Frank Darabont has an awesome episode of The Walking Dead, plus a new show you'll actually get to see

Now that we’re many months removed from Frank Darabont’s surprise ouster from The Walking Dead, it’s time to move on. Let’s begin with reading Darabont’s synopsis for how he would have kicked off season two with a Black Hawk Down-style flashback to the war of Atlanta, one that would have told the surprise story of the “tank zombie”—played by Being Human’s Sam Witwer, who only signed on because Darabont had planned this episode from the beginning—and then tied everything into the season premiere in a very inventive way, and which didn’t happen because Darabont was fired. Then it’s time to get mad about that all over again.

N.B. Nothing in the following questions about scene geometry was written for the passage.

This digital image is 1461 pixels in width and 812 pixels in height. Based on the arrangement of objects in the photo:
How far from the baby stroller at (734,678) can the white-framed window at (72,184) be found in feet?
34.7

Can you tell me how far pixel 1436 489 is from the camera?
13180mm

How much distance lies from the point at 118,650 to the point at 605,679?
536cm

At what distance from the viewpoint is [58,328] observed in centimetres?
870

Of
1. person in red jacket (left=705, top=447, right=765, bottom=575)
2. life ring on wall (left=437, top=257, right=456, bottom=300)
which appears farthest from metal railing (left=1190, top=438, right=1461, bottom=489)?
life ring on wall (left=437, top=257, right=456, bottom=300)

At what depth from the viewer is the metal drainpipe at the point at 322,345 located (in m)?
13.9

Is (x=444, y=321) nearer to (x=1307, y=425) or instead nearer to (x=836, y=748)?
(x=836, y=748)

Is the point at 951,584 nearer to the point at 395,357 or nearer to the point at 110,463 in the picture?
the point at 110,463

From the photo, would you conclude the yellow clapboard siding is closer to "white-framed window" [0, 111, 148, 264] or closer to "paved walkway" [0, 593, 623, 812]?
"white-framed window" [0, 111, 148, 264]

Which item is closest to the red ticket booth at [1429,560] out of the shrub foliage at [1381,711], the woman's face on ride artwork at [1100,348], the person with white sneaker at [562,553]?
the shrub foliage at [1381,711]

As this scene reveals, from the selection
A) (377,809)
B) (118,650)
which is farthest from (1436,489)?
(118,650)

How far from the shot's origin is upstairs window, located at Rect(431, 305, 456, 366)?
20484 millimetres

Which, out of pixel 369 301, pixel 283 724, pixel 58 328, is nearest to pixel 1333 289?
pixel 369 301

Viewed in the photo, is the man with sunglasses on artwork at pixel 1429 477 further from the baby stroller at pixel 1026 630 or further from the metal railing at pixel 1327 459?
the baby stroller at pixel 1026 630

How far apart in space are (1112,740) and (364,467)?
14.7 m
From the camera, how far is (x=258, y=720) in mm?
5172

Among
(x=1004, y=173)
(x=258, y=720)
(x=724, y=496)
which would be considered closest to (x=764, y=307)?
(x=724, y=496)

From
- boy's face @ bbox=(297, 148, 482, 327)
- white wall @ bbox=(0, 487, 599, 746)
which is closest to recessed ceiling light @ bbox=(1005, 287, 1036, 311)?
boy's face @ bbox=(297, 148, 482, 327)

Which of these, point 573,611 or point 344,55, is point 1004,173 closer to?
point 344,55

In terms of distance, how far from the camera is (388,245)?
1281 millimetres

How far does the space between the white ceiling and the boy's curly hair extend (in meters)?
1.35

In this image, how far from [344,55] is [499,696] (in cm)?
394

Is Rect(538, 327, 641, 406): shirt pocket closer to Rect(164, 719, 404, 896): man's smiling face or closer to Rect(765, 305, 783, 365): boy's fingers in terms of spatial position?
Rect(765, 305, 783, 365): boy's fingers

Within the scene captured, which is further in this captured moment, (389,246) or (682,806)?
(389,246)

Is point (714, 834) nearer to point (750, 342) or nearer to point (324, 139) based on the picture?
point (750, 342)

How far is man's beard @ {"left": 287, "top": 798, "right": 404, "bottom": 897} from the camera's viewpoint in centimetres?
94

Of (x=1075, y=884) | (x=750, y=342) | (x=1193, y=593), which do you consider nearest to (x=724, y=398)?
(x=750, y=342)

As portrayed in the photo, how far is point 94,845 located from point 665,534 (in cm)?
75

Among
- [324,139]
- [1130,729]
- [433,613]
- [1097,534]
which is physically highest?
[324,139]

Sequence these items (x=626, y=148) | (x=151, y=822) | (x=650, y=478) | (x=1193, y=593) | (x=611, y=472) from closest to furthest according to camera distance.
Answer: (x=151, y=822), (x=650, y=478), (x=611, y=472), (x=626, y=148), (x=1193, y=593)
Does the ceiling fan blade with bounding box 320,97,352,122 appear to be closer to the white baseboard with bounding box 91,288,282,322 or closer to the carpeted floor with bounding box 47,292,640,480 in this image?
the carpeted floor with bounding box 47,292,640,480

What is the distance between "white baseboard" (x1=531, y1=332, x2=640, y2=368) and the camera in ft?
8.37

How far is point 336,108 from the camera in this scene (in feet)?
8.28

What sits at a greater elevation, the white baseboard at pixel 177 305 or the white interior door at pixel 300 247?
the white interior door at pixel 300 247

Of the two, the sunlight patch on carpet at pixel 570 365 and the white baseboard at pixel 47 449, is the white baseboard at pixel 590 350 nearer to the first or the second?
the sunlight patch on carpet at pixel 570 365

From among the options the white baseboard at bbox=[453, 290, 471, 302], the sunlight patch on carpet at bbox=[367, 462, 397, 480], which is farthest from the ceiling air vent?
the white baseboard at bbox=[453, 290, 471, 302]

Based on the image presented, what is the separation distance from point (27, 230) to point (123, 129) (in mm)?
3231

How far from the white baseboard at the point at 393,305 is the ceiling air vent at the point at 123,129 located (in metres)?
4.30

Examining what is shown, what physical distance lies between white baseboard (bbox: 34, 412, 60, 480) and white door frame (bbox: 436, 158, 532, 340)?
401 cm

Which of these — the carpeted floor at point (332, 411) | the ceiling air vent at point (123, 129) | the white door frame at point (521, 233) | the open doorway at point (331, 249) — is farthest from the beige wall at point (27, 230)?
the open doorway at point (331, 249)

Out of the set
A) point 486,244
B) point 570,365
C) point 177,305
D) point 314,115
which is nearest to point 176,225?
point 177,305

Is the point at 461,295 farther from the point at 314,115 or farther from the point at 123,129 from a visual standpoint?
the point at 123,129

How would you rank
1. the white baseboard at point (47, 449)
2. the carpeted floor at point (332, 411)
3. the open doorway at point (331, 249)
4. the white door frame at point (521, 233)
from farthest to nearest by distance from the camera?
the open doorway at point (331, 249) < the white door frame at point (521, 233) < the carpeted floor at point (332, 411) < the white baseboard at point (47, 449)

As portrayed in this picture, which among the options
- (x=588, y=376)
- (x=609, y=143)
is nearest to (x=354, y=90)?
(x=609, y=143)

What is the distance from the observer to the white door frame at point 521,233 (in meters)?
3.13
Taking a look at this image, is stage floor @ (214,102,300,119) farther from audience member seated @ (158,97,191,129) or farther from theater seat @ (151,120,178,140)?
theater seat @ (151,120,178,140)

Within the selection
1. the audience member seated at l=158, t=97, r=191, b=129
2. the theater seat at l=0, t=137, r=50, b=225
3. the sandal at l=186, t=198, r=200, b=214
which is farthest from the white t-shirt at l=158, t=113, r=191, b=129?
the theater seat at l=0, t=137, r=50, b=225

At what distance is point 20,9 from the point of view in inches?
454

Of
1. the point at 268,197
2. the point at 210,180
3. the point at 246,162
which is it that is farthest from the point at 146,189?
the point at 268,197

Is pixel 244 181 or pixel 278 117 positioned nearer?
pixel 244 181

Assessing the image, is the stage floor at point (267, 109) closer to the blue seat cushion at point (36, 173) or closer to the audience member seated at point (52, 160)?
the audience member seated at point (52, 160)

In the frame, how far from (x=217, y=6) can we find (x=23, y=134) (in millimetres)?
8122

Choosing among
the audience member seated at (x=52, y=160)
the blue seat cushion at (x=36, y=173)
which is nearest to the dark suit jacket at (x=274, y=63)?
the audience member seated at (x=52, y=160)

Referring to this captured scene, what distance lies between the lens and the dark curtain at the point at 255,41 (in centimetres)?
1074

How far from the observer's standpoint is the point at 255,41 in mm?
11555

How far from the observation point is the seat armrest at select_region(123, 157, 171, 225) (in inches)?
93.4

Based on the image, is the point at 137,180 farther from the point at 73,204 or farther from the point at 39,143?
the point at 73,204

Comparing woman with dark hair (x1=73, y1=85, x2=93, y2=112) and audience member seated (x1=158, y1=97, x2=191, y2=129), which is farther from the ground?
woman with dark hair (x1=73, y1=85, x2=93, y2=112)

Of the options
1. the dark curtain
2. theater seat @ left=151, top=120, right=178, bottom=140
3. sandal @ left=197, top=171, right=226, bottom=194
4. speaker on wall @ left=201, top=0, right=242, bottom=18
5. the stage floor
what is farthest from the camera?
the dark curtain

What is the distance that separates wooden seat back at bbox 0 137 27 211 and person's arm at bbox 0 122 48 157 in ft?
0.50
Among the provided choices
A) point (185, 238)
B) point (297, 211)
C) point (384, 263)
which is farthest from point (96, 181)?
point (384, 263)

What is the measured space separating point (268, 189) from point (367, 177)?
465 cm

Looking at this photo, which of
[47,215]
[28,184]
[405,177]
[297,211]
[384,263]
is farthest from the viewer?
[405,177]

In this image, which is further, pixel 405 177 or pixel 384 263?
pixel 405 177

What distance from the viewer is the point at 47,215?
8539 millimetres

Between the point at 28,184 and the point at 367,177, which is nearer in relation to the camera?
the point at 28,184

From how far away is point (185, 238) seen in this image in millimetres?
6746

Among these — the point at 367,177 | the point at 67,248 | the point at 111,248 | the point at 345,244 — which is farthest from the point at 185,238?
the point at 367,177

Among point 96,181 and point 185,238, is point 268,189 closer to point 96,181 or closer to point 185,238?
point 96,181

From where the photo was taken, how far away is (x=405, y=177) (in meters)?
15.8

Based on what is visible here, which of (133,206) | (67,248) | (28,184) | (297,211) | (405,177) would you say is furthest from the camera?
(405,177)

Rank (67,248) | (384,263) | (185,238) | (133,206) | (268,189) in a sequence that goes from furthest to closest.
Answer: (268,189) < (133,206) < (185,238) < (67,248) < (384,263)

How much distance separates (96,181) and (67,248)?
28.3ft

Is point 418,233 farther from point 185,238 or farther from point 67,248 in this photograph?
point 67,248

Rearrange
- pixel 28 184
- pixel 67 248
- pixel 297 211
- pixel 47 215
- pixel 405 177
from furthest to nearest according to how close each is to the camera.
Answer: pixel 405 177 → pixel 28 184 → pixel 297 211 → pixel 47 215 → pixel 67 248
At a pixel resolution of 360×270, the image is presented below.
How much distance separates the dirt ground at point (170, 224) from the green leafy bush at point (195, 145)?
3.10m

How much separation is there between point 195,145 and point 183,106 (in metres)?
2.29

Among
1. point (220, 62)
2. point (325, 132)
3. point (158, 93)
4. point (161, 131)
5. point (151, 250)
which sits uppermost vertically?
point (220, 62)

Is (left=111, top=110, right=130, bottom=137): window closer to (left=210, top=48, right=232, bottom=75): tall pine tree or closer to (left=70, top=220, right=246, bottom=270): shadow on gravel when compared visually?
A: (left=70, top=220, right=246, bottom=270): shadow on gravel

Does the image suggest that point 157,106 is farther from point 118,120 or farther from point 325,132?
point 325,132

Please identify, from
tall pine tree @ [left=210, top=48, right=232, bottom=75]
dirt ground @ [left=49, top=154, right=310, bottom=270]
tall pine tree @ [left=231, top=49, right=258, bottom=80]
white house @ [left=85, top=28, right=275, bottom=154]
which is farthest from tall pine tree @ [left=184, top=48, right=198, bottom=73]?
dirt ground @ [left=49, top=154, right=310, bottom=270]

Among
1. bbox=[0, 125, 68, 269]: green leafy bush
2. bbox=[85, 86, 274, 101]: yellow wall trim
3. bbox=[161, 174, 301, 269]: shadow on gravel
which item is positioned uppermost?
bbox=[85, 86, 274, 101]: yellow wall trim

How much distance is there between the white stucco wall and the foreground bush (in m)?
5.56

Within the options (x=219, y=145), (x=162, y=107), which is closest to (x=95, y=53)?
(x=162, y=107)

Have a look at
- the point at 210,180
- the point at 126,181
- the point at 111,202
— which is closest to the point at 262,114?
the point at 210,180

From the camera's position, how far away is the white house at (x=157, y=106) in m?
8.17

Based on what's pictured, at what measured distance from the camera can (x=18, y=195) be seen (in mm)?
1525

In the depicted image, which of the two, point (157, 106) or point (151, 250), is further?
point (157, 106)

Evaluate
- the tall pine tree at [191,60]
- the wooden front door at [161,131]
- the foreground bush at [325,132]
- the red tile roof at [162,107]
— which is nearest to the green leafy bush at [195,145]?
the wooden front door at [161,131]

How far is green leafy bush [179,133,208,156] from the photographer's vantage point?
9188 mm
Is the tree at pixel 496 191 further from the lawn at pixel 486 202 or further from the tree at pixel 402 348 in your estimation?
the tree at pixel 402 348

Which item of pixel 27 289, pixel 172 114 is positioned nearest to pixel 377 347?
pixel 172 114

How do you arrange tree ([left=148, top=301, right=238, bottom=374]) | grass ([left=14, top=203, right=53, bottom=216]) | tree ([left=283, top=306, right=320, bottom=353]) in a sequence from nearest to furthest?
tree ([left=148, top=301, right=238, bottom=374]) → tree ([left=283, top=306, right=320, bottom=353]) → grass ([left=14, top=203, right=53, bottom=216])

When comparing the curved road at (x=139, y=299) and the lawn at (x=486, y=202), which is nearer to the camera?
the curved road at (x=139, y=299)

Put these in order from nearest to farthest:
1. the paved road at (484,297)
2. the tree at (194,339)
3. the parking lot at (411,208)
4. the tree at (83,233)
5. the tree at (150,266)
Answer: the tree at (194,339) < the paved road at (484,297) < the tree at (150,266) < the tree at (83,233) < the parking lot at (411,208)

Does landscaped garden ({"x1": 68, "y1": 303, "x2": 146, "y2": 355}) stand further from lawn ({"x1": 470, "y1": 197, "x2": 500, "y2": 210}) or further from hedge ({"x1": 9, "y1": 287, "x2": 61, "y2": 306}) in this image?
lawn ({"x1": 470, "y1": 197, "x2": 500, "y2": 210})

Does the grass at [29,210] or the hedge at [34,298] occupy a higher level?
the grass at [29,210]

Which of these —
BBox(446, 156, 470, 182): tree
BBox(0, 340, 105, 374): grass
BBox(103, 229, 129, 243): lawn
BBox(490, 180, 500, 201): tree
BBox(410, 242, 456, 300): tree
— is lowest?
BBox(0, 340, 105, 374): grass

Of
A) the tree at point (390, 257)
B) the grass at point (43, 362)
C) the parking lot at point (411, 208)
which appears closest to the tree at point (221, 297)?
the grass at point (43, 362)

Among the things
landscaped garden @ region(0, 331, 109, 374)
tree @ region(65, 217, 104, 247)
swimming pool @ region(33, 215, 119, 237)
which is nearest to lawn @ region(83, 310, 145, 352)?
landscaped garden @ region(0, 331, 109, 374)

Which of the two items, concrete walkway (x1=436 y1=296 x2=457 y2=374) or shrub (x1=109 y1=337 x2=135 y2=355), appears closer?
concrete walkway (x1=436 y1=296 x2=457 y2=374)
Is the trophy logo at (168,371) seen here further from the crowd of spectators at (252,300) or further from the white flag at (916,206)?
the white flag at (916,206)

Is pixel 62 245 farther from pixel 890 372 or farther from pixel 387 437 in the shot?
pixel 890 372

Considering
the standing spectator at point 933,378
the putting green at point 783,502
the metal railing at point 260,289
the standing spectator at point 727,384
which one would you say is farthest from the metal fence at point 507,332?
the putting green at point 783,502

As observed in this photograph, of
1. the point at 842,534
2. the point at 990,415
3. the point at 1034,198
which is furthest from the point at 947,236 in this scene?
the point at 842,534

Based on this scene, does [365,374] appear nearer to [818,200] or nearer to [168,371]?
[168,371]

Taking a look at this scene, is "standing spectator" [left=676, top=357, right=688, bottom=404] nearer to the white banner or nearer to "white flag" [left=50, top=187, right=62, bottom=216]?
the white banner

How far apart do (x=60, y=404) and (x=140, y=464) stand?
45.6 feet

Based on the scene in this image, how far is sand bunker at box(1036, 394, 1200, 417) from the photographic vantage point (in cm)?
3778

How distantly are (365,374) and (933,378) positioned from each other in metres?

Once you’re done, it’s time to move on for real. After all, Darabont clearly has: He’s just sold TNT a new pilot set in the ’40s and ’50s in Los Angeles, telling the slightly fictionalized true story of the war between the LAPD and mobster Mickey Cohen—a story that’s been told several times already, as in L.A. Confidential and the upcoming Gangster Squad, but rarely as a television show. (That is, unless you count the Kiefer Sutherland-starring L.A. Confidential pilot, but it’s likely not even Sutherland remembers that.) Darabont will executive produce the show as well as write and direct the first episode of what is currently being called L.A. Noir, after the John Buntin book it’s based on. However, we wouldn’t be surprised to see that change to avoid any confusion with the video game, and disappointment from fans hoping to see Cohen’s gang brought down by weak-willed criminals who can’t stop glancing furtively at the ceiling.